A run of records

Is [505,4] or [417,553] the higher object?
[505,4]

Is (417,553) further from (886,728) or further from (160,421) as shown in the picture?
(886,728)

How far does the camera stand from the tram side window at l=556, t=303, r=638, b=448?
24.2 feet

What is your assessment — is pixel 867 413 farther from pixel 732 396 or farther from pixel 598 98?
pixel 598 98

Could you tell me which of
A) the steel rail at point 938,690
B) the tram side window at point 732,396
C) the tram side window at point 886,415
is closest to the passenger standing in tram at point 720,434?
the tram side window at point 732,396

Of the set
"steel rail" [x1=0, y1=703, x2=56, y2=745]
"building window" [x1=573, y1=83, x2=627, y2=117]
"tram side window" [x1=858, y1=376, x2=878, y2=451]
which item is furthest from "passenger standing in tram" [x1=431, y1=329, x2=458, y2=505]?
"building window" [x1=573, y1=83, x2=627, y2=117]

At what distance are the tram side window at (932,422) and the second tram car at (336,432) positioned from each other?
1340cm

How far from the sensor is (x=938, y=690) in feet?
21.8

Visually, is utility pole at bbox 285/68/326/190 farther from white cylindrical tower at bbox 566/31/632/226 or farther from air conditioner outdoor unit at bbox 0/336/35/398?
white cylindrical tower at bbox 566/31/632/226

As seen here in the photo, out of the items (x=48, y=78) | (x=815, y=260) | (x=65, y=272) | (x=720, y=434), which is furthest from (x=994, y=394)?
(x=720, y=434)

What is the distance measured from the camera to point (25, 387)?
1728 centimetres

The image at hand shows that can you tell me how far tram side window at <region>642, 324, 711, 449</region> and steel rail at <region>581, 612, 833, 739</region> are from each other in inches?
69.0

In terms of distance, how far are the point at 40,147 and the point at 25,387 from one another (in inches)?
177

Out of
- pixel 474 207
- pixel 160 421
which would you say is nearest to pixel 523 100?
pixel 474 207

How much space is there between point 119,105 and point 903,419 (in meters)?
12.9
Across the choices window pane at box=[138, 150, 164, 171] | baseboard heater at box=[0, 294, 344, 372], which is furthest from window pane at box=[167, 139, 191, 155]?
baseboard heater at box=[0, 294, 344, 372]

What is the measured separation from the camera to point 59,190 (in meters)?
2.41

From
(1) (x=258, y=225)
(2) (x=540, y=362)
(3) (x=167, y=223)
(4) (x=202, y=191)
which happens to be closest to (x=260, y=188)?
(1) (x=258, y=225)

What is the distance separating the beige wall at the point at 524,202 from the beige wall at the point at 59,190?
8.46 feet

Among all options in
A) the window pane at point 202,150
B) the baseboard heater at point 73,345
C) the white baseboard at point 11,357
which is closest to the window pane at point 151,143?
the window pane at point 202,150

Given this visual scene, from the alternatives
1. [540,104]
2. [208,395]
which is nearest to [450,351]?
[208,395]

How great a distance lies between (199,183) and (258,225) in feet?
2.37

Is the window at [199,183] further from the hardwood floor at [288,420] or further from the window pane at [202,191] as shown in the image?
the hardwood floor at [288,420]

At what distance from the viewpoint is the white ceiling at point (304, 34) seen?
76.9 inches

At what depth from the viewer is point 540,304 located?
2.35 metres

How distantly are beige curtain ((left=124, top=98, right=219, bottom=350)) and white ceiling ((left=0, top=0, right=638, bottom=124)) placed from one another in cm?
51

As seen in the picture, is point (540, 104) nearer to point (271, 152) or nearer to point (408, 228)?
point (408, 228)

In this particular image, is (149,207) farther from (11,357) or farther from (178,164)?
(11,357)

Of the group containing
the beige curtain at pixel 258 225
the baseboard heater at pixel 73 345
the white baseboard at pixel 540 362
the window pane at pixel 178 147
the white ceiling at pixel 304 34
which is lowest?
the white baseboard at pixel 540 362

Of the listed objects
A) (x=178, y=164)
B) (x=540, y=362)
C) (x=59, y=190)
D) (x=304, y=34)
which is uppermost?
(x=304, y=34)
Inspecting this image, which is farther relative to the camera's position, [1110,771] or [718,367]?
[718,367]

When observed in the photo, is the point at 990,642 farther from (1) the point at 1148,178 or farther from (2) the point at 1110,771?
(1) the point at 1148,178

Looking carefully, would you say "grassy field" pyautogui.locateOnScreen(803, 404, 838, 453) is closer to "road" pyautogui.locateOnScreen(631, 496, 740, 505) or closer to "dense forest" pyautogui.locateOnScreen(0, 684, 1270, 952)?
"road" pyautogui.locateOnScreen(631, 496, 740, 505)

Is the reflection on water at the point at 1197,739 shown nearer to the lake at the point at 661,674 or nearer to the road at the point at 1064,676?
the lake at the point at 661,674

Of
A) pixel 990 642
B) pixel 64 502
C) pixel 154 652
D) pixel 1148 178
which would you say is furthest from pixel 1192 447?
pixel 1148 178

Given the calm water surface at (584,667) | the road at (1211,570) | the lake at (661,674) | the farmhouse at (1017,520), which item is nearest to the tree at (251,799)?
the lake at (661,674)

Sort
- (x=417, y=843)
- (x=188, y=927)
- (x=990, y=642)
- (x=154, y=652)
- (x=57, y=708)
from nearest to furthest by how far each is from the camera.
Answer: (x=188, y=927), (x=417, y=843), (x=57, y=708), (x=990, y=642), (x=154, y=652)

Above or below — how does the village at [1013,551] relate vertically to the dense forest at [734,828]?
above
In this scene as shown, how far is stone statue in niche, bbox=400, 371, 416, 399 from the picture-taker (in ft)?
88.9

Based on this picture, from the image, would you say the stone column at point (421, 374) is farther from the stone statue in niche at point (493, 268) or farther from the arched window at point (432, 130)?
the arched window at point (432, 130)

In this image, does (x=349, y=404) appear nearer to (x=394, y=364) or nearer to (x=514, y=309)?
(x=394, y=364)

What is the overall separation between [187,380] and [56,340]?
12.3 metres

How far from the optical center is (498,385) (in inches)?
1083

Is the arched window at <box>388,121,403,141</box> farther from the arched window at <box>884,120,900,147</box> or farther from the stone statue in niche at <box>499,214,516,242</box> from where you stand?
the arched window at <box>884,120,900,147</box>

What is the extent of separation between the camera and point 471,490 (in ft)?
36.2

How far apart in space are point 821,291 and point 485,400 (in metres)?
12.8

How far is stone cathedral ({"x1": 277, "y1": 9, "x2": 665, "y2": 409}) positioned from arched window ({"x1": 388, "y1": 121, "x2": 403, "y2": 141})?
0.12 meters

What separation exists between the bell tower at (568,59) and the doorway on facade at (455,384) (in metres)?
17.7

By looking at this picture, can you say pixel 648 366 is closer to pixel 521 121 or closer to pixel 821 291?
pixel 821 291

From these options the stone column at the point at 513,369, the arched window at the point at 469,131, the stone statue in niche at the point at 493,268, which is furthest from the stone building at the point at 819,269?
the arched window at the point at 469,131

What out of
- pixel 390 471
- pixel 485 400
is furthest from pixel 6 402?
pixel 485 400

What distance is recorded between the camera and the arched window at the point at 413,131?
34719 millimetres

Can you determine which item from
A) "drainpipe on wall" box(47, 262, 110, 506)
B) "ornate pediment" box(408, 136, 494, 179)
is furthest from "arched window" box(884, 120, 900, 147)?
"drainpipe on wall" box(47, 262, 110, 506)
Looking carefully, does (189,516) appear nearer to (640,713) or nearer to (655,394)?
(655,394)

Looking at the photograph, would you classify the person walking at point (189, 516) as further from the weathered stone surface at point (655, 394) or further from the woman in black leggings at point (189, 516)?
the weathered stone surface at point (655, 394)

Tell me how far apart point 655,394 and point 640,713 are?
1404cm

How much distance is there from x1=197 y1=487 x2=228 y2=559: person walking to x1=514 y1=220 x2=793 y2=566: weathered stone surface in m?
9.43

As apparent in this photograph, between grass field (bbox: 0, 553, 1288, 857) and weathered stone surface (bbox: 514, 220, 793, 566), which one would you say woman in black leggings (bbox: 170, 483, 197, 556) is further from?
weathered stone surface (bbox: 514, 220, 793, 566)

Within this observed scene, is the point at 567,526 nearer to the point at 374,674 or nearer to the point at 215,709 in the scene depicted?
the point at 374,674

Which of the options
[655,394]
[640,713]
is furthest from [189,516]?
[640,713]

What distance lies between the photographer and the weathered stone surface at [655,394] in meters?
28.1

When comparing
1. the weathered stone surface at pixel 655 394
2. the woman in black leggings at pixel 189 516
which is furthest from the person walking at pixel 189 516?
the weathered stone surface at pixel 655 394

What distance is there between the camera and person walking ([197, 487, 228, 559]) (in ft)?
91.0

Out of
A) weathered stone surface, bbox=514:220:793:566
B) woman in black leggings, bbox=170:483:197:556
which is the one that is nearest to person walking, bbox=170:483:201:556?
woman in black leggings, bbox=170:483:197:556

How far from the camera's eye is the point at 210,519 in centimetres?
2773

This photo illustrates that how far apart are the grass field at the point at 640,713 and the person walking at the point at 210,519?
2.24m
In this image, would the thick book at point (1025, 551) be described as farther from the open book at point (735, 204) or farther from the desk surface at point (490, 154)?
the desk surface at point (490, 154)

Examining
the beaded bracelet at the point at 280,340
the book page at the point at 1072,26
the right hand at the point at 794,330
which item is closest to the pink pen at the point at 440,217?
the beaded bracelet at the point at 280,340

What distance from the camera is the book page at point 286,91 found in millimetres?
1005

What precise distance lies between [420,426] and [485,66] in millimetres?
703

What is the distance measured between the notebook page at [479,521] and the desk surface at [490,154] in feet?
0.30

SHORT TASK
Print exactly the lines from the one with "Within this observed" through the end of the data, inclusive.

COMPLETE RESPONSE
Within this observed scene, is the point at 567,526 nearer to the point at 374,674 or nearer to the point at 215,709 in the scene depicted?
the point at 374,674

Which of the options
[655,394]
[640,713]
is furthest from [189,516]?
[640,713]

What distance lies between the photographer and the weathered stone surface at [655,394] in meters?
28.1

When comparing
1. the weathered stone surface at pixel 655 394
2. the woman in black leggings at pixel 189 516
which is furthest from the person walking at pixel 189 516?
the weathered stone surface at pixel 655 394

What distance is there between the camera and person walking ([197, 487, 228, 559]) (in ft)?
91.0

Out of
A) weathered stone surface, bbox=514:220:793:566
B) woman in black leggings, bbox=170:483:197:556
which is the one that is nearest to person walking, bbox=170:483:201:556?
woman in black leggings, bbox=170:483:197:556

How far from the camera's eye is the point at 210,519 in centimetres?
2773

This photo illustrates that how far apart are the grass field at the point at 640,713 and the person walking at the point at 210,519?
2.24m
In this image, would the thick book at point (1025, 551) be described as farther from the open book at point (735, 204) or farther from the desk surface at point (490, 154)?
the desk surface at point (490, 154)

Examining
the beaded bracelet at the point at 280,340
the book page at the point at 1072,26
the right hand at the point at 794,330
which item is closest to the pink pen at the point at 440,217?
the beaded bracelet at the point at 280,340

What distance from the camera is the book page at point 286,91 found in millimetres?
1005

What precise distance lies between [420,426] and [485,66] in millimetres?
703

What is the distance measured between the notebook page at [479,521] and the desk surface at [490,154] in feet?
0.30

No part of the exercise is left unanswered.